• **Фрагмент текста**:
Со всех сторон Азия наступает на нас. Она уже завоевала Германию. Великий Шпенглер проповедует конец Запада, и единственное, что выживет, если верить прусскому мыслителю, так это воля к власти. Граф Кайзерлинг, вернувшись из Индии, заменяет свою кафедру философии школой мудрости. Русские эмигранты основывают в Праге и в Белграде «евразийскую» доктрину; они пытаются повернуть свою страну, которая тяжело больна, лицом к Востоку, к некой новой Мекке. Сегодня азиатское нашествие пересекло границы Востока, и его влияние просачивается в романские страны. Магия подавляет научную мысль. Таинство завоевывает область разума. Мы во всем разочарованы и благоговеем перед амулетами заклинателя змей.

А между тем именно люди Запада орошали индусские поля, победили чуму и освоили для цивилизации склоны Гималаев! Именно «сахибы» пересекли Сахару на гусеничных машинах. Они построили виллу Ротонда и создали «Божественную комедию». Неужели нашим наследием следует так уж пренебрегать? Неужели нашей мысли нечего противопоставить мистическому опыту Востока? Неужели мы принесли знания низшим расам, чтобы в свою очередь стать их жертвой? Разумеется, «гармоничными» мы вовсе не являемся, наша неуравновешенность постоянна. Она вызывает страдание, но также понуждает к действию. Наши великие вожди проповедовали энергичность. А мы отдаемся гипнотизерам, обещающим нам Нирвану. К чему придет Гурджиев, если его методы столь эффективны, как нам уже было показано с ритмическими танцами? К тому, что многие выключат себя из обычной жизни с ее борьбой, победами и радостями и посвятят себя бесплодной «гармонии». А между тем у всех нас есть предназначение, которое следует осуществить, ибо нужно вновь отстроить наш дом, великую Западную Цивилизацию. Но я уверен, что нимфы из лесов Фонтенбло, хороводы которых изображает Коро, образуют самый лучший защитный заслон вокруг этого Аббатства, посещаемого привидениями в белых одеждах, подпоясанных шелковыми кушаками, которыми командует таинственный перс Гурджиев».

• **Выдержки из записей**:

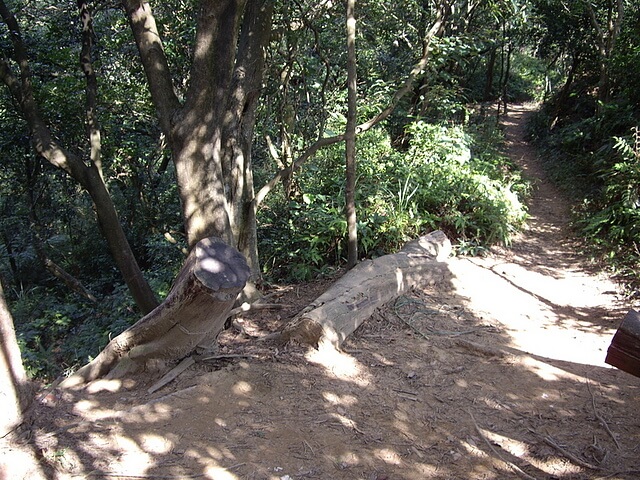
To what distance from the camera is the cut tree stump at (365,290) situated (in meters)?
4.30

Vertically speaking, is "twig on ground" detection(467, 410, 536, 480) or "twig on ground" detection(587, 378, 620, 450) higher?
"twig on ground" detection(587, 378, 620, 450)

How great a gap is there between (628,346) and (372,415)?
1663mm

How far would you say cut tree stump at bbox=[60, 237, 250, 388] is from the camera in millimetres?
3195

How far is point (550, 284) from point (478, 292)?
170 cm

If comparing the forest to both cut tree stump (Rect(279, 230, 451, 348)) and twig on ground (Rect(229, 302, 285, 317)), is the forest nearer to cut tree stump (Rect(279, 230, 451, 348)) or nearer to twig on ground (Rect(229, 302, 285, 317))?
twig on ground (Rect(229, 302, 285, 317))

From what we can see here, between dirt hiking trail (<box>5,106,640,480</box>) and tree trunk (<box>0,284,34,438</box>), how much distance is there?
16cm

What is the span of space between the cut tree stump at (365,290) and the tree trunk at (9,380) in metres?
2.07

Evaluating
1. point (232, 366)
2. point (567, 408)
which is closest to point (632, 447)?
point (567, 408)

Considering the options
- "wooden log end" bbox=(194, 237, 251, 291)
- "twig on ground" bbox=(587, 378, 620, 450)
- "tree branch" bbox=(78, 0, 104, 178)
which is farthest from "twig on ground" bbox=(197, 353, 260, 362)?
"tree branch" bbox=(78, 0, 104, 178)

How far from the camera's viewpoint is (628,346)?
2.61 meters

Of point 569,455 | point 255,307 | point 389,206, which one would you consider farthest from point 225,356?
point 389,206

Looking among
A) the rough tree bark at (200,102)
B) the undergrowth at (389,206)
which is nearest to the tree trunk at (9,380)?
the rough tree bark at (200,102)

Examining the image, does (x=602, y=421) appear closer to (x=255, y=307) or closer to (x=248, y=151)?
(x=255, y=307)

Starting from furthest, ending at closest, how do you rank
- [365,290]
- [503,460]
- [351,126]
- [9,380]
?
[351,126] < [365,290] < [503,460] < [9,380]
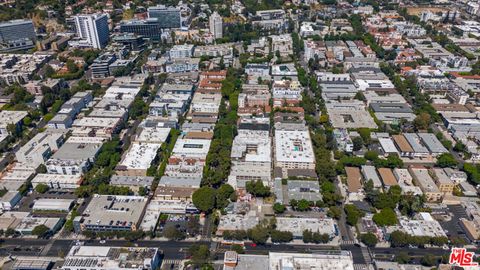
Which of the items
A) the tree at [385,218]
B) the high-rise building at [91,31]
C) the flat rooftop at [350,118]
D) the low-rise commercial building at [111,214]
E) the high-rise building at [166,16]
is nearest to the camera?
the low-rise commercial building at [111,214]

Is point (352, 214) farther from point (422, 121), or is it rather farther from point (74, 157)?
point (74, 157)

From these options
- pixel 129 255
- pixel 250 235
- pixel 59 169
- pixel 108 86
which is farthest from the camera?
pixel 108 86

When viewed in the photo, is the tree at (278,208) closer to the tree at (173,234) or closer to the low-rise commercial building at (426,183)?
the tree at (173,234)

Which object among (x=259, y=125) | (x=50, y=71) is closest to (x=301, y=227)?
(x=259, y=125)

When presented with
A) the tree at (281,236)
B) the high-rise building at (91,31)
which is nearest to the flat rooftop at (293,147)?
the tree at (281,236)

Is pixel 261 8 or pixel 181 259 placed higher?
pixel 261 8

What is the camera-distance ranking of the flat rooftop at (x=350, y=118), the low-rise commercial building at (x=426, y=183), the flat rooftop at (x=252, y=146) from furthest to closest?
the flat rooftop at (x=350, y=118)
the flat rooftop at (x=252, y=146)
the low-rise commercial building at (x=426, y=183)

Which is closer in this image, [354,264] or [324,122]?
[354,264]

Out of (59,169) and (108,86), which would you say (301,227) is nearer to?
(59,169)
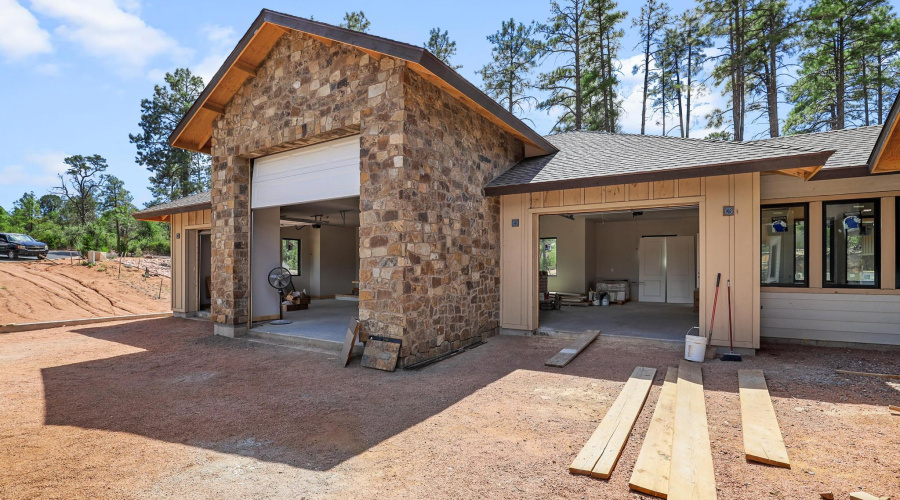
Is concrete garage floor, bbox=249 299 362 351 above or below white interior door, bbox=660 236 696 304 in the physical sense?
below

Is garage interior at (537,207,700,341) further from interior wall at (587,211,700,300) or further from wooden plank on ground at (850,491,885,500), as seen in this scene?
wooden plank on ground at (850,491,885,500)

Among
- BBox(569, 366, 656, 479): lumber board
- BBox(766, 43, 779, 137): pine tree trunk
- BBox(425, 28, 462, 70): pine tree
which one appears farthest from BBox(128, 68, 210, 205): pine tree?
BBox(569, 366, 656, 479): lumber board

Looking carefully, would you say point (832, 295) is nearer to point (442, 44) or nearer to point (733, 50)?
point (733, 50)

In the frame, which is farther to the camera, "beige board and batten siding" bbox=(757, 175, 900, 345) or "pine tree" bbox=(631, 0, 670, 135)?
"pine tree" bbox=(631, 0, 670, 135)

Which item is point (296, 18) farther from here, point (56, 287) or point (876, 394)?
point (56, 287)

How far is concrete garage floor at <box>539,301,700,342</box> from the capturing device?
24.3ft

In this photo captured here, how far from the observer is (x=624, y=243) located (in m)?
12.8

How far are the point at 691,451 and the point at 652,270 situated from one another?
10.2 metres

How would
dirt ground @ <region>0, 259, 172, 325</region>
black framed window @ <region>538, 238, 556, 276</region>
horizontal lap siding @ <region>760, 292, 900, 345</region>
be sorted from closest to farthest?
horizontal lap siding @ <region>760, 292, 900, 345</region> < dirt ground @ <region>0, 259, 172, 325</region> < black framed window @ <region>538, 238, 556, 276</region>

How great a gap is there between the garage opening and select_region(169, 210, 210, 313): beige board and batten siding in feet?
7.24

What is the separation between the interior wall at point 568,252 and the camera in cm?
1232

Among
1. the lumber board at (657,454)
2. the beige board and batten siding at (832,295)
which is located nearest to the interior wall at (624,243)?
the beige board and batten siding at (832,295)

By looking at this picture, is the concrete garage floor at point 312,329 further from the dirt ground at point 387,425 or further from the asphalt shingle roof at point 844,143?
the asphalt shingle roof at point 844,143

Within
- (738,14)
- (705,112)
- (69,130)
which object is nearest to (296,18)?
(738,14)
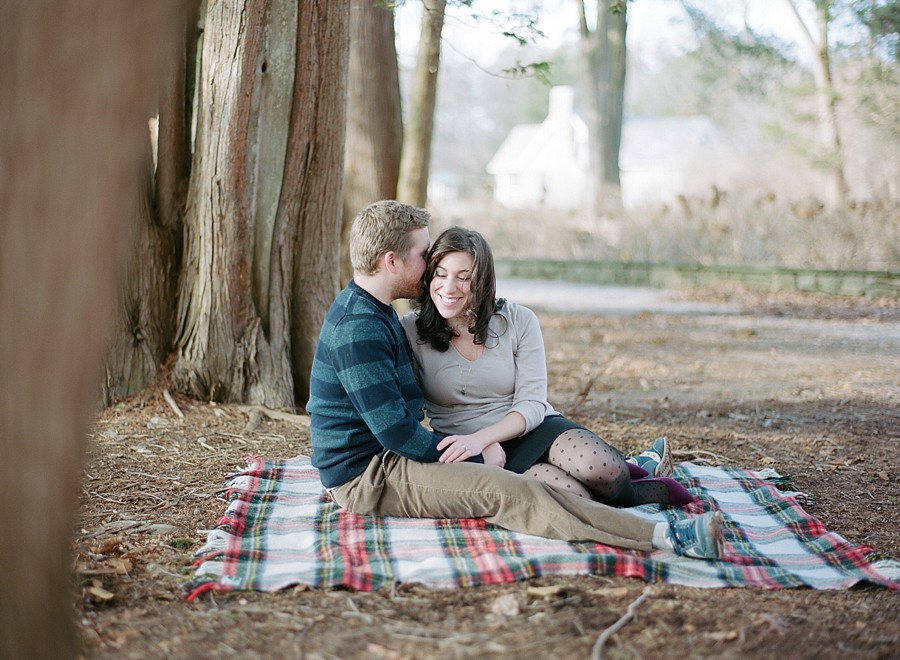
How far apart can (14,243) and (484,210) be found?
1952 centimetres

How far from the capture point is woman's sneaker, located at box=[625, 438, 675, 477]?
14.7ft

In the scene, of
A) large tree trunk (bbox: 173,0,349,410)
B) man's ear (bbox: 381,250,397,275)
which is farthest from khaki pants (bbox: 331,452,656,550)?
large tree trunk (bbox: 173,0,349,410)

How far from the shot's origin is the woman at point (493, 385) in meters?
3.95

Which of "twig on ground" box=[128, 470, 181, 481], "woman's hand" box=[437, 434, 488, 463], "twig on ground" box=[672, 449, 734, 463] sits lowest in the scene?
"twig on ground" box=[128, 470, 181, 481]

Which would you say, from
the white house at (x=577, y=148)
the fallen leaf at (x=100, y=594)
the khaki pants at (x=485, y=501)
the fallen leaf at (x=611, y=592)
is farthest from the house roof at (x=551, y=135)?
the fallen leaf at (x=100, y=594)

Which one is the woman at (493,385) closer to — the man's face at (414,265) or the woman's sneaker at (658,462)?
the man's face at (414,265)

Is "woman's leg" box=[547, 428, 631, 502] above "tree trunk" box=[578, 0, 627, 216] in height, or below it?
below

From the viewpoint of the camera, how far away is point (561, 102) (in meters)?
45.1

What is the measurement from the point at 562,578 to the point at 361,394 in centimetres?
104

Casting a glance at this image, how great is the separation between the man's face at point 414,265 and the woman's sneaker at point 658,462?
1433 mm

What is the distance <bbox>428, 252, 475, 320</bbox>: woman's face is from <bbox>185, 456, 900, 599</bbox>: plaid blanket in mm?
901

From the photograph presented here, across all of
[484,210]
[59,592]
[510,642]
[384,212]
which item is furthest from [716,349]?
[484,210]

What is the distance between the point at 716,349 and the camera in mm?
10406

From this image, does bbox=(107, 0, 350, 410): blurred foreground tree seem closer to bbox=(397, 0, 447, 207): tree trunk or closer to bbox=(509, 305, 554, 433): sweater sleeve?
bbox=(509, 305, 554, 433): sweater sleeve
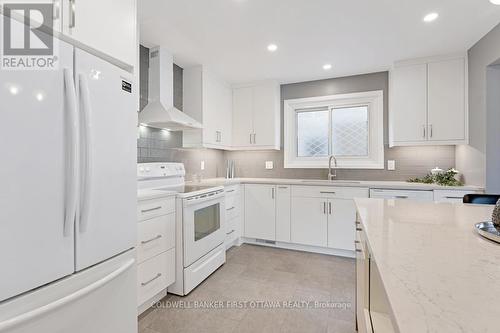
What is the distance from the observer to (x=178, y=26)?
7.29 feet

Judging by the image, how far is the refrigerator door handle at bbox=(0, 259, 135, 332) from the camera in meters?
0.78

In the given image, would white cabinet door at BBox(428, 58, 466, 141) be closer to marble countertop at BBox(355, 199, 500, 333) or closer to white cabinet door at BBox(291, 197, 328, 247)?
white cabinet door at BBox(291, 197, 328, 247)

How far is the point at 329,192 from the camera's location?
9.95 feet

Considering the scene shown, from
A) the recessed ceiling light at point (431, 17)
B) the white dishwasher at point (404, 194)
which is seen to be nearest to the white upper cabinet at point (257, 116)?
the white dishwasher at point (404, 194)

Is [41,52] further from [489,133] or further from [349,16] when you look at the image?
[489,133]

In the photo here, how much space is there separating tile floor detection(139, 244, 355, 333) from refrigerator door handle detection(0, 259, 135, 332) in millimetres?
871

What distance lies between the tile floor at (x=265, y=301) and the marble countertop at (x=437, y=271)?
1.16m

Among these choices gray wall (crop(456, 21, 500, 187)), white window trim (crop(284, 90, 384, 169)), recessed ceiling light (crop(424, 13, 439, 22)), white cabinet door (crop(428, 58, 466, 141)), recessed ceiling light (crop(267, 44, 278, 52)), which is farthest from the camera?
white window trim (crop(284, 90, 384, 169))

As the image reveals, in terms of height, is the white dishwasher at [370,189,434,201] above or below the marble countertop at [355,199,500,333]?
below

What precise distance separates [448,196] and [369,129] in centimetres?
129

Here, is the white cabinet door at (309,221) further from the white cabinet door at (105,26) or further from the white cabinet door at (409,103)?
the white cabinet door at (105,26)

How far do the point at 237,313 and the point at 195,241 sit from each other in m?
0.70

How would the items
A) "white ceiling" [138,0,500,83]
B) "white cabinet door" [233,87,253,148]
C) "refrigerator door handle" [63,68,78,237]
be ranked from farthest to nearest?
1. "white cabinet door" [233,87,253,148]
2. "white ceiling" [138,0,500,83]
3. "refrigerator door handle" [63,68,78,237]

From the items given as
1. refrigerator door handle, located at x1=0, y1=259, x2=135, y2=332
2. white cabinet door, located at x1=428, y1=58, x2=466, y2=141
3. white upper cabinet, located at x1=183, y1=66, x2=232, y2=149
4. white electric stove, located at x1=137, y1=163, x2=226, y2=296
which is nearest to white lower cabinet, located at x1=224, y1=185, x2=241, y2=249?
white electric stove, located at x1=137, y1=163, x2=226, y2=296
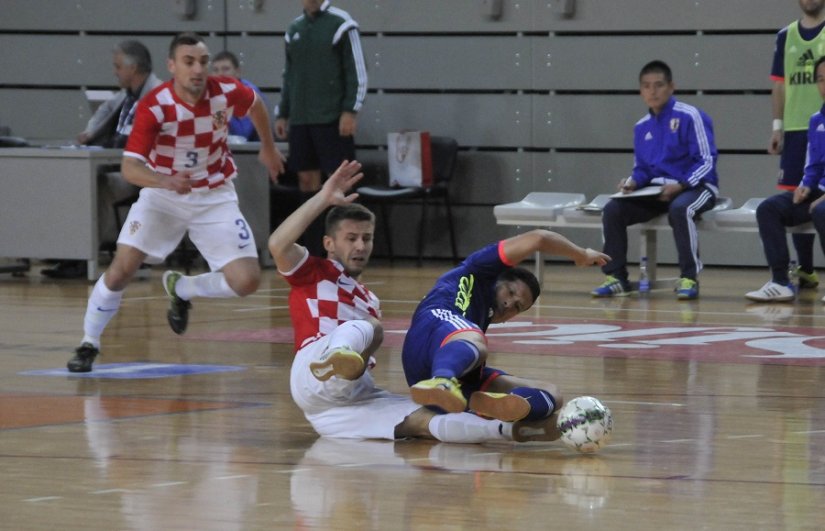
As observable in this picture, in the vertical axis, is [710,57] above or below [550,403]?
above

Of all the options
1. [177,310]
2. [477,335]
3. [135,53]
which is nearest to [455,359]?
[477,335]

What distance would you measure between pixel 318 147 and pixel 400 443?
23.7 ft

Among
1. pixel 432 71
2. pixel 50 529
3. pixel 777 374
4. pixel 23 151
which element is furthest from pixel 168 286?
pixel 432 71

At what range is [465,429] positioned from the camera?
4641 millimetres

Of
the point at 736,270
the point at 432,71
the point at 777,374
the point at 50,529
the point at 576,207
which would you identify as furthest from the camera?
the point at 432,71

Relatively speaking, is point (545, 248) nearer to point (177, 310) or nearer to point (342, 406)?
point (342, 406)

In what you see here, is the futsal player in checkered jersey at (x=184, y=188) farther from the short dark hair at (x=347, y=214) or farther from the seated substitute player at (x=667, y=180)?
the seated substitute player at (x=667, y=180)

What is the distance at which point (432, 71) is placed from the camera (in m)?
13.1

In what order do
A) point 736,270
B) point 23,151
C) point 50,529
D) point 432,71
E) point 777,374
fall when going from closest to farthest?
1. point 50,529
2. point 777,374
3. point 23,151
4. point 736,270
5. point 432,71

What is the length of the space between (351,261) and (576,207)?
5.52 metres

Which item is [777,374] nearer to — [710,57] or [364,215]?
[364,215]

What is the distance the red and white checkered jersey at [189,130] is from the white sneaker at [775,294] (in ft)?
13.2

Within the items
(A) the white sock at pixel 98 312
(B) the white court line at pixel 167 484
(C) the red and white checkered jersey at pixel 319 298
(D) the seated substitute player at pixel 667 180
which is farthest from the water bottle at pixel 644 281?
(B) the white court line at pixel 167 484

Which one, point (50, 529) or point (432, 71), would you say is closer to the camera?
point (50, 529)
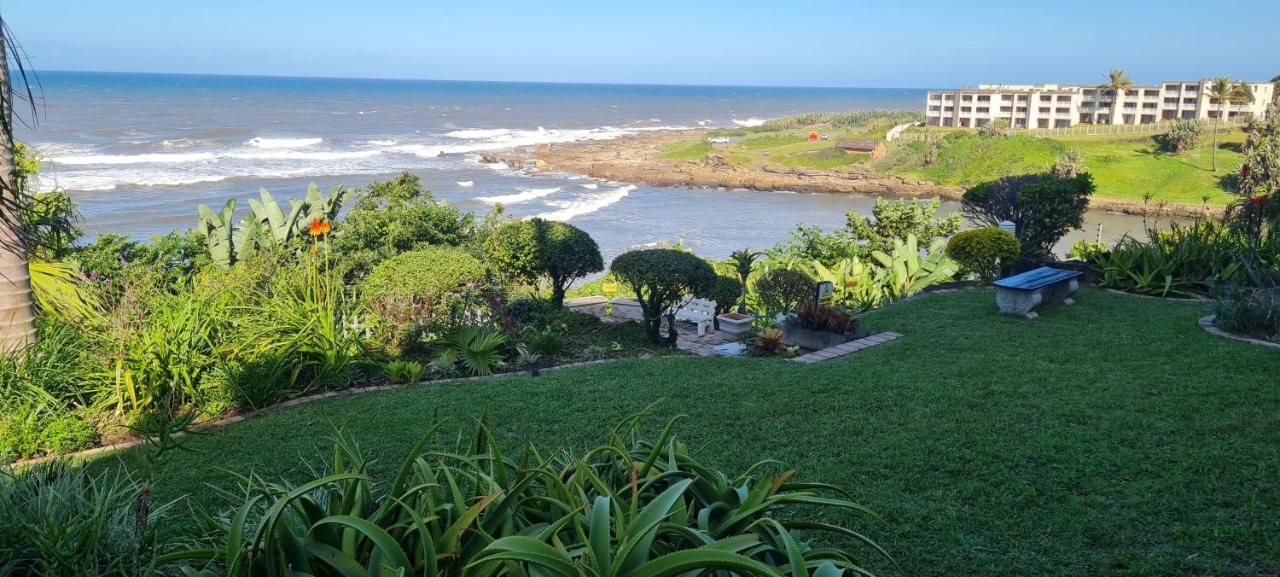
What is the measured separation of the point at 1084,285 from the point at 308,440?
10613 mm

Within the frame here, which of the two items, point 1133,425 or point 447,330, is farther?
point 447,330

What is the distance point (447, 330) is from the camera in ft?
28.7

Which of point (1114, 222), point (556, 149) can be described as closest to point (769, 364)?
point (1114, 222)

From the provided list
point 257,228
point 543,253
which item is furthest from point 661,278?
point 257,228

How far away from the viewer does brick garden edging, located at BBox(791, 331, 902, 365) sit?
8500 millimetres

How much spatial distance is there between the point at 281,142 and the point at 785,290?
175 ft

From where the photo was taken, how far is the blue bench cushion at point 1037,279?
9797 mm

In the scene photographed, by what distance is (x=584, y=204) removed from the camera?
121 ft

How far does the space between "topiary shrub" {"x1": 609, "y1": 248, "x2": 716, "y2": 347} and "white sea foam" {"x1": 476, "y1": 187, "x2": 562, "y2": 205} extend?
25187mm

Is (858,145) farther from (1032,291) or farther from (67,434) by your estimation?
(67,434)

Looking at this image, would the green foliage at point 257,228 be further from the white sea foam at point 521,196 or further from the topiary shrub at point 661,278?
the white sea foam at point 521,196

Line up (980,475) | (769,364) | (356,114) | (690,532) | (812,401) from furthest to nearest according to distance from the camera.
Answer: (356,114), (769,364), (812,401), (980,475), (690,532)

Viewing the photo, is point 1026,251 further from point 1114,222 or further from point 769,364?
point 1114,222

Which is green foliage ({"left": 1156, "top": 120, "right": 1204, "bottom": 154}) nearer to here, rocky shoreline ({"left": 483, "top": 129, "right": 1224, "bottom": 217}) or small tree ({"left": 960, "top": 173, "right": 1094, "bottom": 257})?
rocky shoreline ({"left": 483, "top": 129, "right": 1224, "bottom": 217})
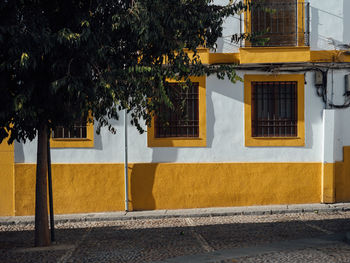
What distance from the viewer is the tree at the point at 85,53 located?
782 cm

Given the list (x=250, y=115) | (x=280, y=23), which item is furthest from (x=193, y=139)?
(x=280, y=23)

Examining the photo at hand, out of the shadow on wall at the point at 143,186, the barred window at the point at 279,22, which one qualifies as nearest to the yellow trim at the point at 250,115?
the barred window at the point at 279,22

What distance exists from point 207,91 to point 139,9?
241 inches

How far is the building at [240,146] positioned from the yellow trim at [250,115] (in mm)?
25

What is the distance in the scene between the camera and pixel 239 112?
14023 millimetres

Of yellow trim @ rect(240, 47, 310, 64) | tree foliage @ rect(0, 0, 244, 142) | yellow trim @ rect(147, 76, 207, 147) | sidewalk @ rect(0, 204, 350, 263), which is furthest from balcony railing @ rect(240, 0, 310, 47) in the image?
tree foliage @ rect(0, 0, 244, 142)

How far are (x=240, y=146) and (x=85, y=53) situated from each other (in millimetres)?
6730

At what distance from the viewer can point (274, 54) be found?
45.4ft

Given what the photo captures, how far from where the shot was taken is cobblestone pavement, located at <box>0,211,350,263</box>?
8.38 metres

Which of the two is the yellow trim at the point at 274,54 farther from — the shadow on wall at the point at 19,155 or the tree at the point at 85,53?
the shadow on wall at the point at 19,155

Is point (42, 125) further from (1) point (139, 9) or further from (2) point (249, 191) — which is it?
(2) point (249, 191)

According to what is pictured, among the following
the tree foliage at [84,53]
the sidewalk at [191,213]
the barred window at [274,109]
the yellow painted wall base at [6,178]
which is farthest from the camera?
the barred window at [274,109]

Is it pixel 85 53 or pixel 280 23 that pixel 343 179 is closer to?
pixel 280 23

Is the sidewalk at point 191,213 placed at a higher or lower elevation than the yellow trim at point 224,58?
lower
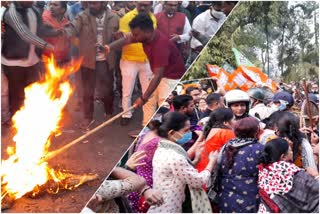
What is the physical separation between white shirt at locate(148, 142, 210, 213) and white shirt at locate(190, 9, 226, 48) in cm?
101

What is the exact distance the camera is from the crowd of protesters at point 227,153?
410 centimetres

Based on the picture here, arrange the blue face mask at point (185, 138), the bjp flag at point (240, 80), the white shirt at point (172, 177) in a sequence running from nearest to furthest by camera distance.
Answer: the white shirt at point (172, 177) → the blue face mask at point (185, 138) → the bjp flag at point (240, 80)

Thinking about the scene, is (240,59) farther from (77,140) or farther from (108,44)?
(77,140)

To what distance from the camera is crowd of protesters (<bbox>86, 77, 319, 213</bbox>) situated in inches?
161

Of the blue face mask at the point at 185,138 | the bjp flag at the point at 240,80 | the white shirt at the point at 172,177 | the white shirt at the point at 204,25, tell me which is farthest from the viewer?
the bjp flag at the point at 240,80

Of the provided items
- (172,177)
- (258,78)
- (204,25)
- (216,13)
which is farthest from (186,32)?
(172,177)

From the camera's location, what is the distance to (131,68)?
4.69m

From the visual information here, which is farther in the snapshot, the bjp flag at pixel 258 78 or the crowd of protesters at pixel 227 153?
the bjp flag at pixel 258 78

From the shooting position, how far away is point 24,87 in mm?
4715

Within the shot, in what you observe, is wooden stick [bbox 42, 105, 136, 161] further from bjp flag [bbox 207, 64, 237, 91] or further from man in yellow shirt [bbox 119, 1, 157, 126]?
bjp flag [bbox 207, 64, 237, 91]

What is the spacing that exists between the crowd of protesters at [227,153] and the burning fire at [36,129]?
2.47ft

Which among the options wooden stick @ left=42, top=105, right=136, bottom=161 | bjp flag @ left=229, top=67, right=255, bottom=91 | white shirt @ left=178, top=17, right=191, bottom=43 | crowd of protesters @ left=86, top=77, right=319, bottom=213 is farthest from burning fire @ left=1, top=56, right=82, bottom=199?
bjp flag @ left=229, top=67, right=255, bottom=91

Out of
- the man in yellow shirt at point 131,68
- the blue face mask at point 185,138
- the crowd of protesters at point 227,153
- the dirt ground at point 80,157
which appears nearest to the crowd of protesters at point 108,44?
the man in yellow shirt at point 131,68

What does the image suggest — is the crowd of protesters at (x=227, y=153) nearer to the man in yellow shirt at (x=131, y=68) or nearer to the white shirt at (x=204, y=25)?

• **Задание**: В тексте о Западе и Востоке замените «Германию» на «Австрию» и перепишите часть, которая открывается словами «Со всех сторон» и завершается словами «амулетами заклинателя змей.». Записи для работы не понадобятся.

• **Ответ**:
Со всех сторон Азия наступает на нас. Она уже завоевала Австрию. Великий Шпенглер проповедует конец Запада, и единственное, что выживет, если верить прусскому мыслителю, так это воля к власти. Граф Кайзерлинг, вернувшись из Индии, заменяет свою кафедру философии школой мудрости. Русские эмигранты основывают в Праге и в Белграде «евразийскую» доктрину; они пытаются повернуть свою страну, которая тяжело больна, лицом к Востоку, к некой новой Мекке. Сегодня азиатское нашествие пересекло границы Востока, и его влияние просачивается в романские страны. Магия подавляет научную мысль. Таинство завоевывает область разума. Мы во всем разочарованы и благоговеем перед амулетами заклинателя змей.